----- READING TEXT

Record Breakers In Any Other Year

Good news: you’re one of the greatest athletes of all time! Bad news: you peaked in the same year as someone just a little bit better.



Sammy Sosa Roger Maris set the single-season home run record of 61 in 1961, a record that would stand for more than 35 years. In 1998, Mark McGwire and Sammy Sosa battled each other to break Maris’s record…and both did. Sosa’s 66 obliterated Maris’s 61, and he would’ve held the single-season record had he played in any other season. That’s because McGwire finished the season with 70. (Barry Bonds would hit 73 just three years later…and, along with McGwire and Sosa, was linked to performance-enhancing drugs.)

----------
----- LISTING

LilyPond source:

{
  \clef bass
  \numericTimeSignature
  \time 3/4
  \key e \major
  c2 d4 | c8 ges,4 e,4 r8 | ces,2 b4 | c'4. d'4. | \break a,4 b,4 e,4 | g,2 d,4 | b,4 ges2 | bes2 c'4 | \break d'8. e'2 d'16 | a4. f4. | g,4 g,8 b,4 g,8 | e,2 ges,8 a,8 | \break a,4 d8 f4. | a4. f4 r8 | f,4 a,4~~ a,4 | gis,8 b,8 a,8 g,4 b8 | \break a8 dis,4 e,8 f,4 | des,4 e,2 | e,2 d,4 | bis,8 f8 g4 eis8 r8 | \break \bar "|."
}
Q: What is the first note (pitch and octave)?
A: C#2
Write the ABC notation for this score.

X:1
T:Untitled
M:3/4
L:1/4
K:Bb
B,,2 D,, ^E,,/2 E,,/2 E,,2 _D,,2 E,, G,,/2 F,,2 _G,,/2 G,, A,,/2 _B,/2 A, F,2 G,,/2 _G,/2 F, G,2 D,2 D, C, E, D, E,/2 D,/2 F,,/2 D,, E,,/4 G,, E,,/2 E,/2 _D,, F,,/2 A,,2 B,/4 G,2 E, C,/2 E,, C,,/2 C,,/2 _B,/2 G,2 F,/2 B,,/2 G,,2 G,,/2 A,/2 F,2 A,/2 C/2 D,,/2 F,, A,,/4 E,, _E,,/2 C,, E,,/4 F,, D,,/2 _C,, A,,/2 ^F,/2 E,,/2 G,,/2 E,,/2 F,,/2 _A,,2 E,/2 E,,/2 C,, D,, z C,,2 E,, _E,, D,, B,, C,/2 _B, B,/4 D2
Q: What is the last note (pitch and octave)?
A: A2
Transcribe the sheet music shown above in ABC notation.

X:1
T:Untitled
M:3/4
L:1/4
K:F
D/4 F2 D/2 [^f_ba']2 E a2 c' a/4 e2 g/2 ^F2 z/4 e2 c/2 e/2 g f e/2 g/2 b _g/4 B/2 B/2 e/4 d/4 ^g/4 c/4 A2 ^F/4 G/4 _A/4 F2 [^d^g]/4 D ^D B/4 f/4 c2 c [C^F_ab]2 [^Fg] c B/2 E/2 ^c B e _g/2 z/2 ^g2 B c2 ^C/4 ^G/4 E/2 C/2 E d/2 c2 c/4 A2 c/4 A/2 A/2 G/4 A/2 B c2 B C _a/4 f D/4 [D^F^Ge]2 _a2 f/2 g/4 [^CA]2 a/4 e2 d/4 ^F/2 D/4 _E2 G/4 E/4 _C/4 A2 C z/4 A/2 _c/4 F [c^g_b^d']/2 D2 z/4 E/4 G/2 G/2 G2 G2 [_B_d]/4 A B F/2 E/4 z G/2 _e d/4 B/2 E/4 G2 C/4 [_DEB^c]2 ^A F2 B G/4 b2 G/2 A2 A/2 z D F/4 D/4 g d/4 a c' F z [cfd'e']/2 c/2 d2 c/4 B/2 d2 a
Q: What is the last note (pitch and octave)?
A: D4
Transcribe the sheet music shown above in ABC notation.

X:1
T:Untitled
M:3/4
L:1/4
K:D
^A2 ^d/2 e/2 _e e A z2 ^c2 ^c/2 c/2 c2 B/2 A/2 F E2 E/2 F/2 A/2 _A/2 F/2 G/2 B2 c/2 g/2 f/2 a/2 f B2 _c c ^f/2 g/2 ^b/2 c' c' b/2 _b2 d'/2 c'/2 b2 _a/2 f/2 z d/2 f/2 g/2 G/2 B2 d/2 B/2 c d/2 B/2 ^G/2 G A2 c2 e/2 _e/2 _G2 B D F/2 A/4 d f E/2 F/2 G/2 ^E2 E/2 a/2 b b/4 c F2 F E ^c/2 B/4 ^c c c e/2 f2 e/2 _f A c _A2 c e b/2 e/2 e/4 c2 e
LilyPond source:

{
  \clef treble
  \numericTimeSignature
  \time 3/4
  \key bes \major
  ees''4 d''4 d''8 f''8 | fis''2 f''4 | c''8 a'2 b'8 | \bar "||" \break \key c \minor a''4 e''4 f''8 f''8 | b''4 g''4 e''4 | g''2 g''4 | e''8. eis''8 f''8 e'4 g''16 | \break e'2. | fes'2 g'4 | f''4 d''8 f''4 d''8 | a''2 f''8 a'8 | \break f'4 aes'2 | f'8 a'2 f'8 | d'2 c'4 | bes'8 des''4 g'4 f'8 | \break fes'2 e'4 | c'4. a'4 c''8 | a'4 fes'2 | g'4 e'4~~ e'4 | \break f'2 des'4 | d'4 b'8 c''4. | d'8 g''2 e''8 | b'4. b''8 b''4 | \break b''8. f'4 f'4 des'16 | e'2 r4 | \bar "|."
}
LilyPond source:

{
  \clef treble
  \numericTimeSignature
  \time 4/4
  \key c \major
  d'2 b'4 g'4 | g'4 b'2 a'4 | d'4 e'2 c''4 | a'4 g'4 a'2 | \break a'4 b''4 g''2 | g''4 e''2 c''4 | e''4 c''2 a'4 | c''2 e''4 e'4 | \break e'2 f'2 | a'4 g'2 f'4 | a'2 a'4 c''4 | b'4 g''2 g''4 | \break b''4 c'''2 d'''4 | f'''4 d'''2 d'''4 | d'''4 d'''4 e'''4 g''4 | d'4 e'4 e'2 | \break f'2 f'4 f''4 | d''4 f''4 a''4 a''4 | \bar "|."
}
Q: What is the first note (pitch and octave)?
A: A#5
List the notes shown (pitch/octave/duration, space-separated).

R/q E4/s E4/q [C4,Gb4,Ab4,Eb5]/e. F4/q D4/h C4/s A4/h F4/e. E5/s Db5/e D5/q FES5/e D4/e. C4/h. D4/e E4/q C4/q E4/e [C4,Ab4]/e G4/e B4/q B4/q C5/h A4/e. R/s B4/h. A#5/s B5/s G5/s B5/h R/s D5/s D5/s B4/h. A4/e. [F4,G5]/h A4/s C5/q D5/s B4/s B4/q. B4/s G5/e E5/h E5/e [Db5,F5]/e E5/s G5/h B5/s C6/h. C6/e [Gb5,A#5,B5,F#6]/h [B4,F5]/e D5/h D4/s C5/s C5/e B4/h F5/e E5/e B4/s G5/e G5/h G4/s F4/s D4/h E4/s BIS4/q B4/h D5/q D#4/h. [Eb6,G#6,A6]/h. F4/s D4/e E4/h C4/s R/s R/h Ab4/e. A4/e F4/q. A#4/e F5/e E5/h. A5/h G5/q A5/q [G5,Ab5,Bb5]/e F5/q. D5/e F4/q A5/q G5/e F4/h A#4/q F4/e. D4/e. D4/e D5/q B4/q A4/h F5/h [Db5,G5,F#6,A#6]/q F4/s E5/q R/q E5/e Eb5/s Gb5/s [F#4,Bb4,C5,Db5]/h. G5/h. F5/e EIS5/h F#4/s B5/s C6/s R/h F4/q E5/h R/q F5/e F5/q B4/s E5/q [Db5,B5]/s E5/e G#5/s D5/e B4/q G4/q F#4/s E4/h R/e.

----------

In the text about record breakers, how many home runs did Mark McGwire finish the 1998 season with?

▶ SOLUTION FOR THIS TASK
70